Question: Error when counting reads in genes with summarizeOverlaps (Genomic-Aligments package)
0
4.9 years ago by
United States
alejandro.colaneri20 wrote:

Hello,
I'm following the RNA-seq workflow for differential gene expression

## Use the function summarizeOverlaps to count reads in the gene
library("GenomicAlignments")
se <- summarizeOverlaps(exonsByGene, BamFileList(bamFiles), mode="Union", singleEnd=TRUE, ignore.strand=FALSE, fragments=FALSE);

however I got this error and I have not idea how to fix it:

Error in .summarizeOverlaps_BamFileList(features, reads, mode, ignore.strand = ignore.strand, :

all the steps I did before try to create the object "se" are below

### read the table: sampleTable.csv

### build the full path to the tophat produced bam files

bamFiles <- file.path(".", sampleTable$dirName, sampleTable$fileName);

### see the created vector with paths

bamFiles

##### Use the BamFile function from the RsamTools to se if these paths are functional

library ("Rsamtools");
seqinfo(BamFile(bamFiles[1]));

library("GenomicFeatures");

hse <-makeTranscriptDbFromGFF("/proj/seq/data/TAIR10_Ensembl/Annotation/Genes/genes.gtf", format="gtf")
exonsByGene <- exonsBy(hse, by="gene");

## Use the function summarizeOverlaps to count reads in the gene
library("GenomicAlignments")
se <- summarizeOverlaps(exonsByGene, BamFileList(bamFiles), mode="Union", singleEnd=TRUE, ignore.strand=FALSE, fragments=FALSE);

modified 4.9 years ago by Dan Tenenbaum8.2k • written 4.9 years ago by alejandro.colaneri20

I believe that error is complaining that you have at least two files in your BamFileList with the same name. Is that the case?

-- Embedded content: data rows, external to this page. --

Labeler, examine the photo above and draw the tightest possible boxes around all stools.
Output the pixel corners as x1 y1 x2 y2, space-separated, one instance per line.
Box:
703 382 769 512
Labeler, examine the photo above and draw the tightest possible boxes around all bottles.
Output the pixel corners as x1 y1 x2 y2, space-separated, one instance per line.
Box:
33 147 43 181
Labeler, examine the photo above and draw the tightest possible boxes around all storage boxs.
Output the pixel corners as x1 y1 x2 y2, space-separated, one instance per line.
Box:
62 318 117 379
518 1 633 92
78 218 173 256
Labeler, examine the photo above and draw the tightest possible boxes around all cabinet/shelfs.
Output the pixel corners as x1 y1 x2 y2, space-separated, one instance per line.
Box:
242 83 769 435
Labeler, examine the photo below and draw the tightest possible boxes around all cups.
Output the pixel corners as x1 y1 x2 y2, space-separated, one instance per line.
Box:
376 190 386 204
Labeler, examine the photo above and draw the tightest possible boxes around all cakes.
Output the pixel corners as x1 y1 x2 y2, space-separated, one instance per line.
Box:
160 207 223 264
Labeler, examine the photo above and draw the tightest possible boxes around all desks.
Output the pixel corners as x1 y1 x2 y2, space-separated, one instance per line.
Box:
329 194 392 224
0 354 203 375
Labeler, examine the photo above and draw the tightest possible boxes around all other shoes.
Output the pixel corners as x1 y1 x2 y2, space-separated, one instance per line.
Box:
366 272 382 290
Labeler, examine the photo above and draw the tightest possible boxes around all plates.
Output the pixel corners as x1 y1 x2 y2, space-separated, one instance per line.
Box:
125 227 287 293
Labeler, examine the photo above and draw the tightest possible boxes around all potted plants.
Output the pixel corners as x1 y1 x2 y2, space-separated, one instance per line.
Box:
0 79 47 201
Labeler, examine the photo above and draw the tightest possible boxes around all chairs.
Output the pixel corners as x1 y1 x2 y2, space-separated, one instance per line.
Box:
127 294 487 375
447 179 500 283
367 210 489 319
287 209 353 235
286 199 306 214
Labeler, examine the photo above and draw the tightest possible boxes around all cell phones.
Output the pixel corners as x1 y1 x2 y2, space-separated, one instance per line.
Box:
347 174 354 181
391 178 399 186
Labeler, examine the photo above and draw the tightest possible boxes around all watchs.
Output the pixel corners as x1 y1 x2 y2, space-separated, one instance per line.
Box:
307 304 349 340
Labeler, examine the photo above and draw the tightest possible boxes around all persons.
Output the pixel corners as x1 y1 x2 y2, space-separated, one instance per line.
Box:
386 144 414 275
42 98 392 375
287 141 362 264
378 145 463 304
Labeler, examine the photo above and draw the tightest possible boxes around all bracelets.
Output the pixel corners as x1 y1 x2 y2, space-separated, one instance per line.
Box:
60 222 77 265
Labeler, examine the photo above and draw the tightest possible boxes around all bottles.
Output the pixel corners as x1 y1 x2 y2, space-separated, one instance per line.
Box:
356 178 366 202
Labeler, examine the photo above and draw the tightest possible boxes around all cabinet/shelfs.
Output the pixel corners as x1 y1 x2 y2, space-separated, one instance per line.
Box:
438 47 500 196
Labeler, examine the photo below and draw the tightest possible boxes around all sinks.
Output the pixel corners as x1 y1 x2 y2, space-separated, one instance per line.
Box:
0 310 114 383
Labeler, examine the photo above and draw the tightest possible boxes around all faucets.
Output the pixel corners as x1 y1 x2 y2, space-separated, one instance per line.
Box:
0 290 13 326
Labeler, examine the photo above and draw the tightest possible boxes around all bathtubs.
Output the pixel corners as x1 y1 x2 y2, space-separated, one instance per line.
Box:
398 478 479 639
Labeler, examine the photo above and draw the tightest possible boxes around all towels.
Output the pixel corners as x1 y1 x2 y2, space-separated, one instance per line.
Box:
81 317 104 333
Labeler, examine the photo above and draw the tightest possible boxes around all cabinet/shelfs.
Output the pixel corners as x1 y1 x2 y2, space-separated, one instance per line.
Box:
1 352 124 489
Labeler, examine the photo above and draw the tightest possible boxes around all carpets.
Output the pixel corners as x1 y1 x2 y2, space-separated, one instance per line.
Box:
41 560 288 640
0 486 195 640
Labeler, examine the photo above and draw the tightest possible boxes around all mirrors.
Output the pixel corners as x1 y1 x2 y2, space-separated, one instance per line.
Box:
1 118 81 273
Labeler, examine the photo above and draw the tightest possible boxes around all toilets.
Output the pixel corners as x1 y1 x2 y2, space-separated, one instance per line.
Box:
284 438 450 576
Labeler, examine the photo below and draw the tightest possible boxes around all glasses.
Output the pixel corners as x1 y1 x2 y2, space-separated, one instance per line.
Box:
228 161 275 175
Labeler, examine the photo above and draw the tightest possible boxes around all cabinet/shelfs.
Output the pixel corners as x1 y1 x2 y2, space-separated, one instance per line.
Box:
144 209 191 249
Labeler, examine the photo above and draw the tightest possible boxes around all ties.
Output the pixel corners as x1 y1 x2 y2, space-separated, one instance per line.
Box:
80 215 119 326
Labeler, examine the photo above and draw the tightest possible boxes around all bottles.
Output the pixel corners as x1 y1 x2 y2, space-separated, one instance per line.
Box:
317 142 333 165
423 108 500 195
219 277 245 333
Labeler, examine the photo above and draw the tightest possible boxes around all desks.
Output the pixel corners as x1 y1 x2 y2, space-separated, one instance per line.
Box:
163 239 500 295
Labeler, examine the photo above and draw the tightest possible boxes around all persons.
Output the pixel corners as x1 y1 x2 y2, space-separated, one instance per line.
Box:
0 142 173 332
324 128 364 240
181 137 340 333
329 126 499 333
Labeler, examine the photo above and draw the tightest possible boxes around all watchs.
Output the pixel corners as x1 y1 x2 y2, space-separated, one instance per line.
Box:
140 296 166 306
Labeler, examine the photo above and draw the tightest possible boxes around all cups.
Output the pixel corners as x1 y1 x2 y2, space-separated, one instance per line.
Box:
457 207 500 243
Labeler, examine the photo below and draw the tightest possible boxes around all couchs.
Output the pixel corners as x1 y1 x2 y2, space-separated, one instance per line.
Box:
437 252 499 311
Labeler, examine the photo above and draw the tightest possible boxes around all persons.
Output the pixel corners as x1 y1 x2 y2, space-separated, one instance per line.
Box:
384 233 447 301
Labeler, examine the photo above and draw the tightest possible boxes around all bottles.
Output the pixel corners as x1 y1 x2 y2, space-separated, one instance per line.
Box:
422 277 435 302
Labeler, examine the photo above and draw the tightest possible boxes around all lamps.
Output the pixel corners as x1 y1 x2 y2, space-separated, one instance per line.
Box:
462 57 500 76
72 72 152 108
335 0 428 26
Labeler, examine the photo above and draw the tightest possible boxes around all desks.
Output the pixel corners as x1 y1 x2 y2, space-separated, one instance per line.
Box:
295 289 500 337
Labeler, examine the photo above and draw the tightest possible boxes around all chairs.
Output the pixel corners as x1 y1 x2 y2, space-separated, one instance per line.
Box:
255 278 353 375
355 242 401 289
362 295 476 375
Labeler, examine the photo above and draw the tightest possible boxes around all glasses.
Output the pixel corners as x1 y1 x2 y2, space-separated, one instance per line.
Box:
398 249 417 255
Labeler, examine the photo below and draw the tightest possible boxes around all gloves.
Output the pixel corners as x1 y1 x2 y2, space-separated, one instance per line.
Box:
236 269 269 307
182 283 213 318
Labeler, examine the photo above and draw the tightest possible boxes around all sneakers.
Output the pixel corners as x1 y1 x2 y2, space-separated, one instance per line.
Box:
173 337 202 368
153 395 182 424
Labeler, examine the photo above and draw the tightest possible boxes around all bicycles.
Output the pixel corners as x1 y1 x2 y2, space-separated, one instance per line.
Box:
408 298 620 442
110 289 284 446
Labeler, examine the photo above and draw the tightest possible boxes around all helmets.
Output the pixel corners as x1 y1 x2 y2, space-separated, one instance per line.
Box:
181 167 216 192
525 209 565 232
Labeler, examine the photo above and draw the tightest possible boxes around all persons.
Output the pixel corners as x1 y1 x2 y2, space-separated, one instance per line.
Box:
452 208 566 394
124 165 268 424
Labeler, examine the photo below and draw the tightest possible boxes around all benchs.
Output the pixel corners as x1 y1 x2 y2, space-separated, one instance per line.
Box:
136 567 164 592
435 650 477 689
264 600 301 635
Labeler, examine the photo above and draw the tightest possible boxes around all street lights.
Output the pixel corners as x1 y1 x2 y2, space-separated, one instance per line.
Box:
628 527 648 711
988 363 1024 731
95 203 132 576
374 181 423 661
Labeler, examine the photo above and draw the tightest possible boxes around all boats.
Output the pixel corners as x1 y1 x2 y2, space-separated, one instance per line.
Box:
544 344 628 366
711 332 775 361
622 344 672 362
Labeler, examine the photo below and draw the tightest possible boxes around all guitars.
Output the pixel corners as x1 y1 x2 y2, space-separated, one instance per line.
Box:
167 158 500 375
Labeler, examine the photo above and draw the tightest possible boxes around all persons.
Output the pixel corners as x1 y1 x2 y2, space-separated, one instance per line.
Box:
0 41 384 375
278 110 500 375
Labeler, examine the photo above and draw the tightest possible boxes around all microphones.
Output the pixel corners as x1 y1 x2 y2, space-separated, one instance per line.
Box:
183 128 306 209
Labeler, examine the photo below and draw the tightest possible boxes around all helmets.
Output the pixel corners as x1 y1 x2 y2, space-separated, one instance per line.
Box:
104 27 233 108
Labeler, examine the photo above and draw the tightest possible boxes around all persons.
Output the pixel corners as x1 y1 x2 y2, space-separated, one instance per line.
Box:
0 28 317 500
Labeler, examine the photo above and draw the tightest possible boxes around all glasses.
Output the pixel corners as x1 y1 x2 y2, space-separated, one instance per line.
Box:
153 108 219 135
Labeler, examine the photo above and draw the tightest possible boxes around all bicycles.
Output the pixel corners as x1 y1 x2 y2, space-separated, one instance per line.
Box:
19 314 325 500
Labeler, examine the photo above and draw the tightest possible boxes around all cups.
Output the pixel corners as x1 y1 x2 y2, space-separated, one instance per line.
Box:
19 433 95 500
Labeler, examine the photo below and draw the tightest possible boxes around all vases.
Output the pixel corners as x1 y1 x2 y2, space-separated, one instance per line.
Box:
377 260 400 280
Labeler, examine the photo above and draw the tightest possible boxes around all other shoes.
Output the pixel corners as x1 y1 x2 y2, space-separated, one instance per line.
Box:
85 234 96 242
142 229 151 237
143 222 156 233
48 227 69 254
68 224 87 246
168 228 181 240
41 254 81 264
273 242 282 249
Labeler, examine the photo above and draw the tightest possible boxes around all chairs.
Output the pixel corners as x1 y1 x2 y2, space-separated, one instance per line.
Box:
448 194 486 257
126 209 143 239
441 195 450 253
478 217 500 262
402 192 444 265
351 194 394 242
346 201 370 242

Actually when I built the list of path to my files I did not care about that. But the answer is YES, all the bam files in my bam file list have the same name, the original accepted_hits.bam name provided by tophat. Do you think this could be the source of the problem?

I think you can provide distinct names for your bamFiles, e.g,

bamFiles <- file.path(".", sampleTable$dirName, sampleTable$fileNames
names(bamFiles) <- basename(dirname(bamFiles))

Or something more manual and the distinct names will carry forward.